Early findings from Dr. Jendzjowsky’s research are promising. In laboratory studies, mice that lacked sensory nerves produced significantly less substance P and lower levels of IgE after exposure to a common asthma trigger. When substance P was restored, the asthma-like symptoms returned. Similarly, mice genetically unable to produce substance P also generated less IgE than normal mice. Together, these findings suggest that substance P may act as an important messenger, encouraging immune cells to produce excessive amounts of IgE.

The next phase of the research will investigate exactly how this happens. Scientists will study how substance P influences B cells—the immune cells responsible for producing antibodies—and whether it changes how these cells develop and ultimately switch to making IgE. The Jendzjowsky Lab will conduct experiments using both mouse models and human immune cells to better understand this process and determine whether the same biological mechanisms occur in people.

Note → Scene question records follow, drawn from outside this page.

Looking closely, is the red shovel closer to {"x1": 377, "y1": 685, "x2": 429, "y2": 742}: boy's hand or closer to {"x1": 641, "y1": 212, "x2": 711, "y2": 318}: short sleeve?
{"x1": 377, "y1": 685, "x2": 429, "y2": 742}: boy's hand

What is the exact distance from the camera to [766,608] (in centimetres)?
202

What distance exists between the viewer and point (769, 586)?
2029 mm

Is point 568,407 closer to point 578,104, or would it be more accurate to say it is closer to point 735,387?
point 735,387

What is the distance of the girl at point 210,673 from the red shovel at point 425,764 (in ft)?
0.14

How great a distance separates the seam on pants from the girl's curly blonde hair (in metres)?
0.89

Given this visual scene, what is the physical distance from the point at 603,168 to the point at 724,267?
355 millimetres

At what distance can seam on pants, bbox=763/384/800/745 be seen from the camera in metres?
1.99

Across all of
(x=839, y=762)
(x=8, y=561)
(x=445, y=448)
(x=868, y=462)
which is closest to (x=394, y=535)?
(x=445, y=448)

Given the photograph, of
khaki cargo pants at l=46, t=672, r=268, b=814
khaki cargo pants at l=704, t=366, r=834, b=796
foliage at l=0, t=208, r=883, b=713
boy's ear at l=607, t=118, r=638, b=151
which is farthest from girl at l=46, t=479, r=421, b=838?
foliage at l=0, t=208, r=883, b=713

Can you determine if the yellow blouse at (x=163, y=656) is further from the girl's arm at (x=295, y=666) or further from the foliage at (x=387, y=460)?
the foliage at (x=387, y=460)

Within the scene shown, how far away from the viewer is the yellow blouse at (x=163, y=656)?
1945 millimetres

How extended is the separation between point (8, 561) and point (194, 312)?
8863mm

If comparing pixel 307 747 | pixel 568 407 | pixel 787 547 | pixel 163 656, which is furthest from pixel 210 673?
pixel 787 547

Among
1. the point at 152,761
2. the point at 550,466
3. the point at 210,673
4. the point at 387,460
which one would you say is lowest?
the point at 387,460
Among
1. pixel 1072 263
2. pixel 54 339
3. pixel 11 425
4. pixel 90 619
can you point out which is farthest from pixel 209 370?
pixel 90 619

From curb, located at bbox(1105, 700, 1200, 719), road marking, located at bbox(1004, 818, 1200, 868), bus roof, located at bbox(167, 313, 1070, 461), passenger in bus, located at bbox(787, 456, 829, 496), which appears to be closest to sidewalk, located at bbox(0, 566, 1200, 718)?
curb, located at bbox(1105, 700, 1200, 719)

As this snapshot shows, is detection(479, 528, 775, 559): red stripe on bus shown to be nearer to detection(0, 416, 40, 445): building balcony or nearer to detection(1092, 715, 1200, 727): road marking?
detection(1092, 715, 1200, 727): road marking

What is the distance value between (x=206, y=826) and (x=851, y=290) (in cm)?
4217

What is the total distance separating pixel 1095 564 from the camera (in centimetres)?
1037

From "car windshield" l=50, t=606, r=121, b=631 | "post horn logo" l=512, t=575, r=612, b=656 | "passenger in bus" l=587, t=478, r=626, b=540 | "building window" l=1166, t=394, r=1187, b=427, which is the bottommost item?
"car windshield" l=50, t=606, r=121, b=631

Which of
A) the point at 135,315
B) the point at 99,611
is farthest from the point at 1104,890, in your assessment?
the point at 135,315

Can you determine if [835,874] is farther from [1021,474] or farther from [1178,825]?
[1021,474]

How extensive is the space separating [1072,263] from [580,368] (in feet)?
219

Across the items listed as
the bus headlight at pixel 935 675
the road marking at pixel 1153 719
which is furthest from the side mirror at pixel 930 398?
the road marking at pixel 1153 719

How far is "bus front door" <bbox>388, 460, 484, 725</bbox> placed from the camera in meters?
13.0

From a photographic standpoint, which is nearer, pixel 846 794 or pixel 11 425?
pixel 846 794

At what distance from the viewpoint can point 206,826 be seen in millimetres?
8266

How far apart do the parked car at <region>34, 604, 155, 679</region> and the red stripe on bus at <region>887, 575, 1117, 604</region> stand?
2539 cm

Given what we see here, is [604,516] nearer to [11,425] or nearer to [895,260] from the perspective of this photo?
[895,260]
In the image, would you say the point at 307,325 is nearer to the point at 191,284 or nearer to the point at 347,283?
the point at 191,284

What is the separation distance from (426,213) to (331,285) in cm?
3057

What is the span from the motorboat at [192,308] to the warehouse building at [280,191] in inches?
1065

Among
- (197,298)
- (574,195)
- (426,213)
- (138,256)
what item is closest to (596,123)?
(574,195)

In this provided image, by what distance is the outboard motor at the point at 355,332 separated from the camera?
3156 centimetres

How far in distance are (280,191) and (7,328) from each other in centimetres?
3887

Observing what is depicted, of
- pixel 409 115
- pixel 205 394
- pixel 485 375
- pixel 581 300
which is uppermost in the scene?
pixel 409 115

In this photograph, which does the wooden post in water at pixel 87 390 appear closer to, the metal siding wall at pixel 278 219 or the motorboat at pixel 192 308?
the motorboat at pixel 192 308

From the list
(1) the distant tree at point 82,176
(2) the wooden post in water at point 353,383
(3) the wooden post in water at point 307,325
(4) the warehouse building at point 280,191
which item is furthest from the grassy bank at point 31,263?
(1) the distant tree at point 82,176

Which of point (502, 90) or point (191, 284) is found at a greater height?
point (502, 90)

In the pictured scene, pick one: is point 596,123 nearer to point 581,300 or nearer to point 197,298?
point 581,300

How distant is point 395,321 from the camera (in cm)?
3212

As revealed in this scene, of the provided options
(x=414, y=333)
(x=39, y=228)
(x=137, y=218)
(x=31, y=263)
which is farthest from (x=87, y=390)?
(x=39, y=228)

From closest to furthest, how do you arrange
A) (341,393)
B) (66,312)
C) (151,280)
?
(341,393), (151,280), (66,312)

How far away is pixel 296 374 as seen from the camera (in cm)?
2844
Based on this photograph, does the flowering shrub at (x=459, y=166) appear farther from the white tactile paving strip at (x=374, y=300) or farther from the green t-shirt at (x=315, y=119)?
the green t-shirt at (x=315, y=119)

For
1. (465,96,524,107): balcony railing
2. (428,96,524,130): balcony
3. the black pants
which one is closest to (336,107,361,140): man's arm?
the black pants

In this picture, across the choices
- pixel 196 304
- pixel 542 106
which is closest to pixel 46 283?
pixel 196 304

Understanding this connection between the nervous system and the immune system could reshape how scientists think about asthma. Rather than focusing only on blocking inflammation after it begins, researchers hope to identify ways to interrupt the signals that trigger excessive IgE production in the first place. If successful, this approach could lead to entirely new types of treatments that target the disease earlier in the inflammatory process.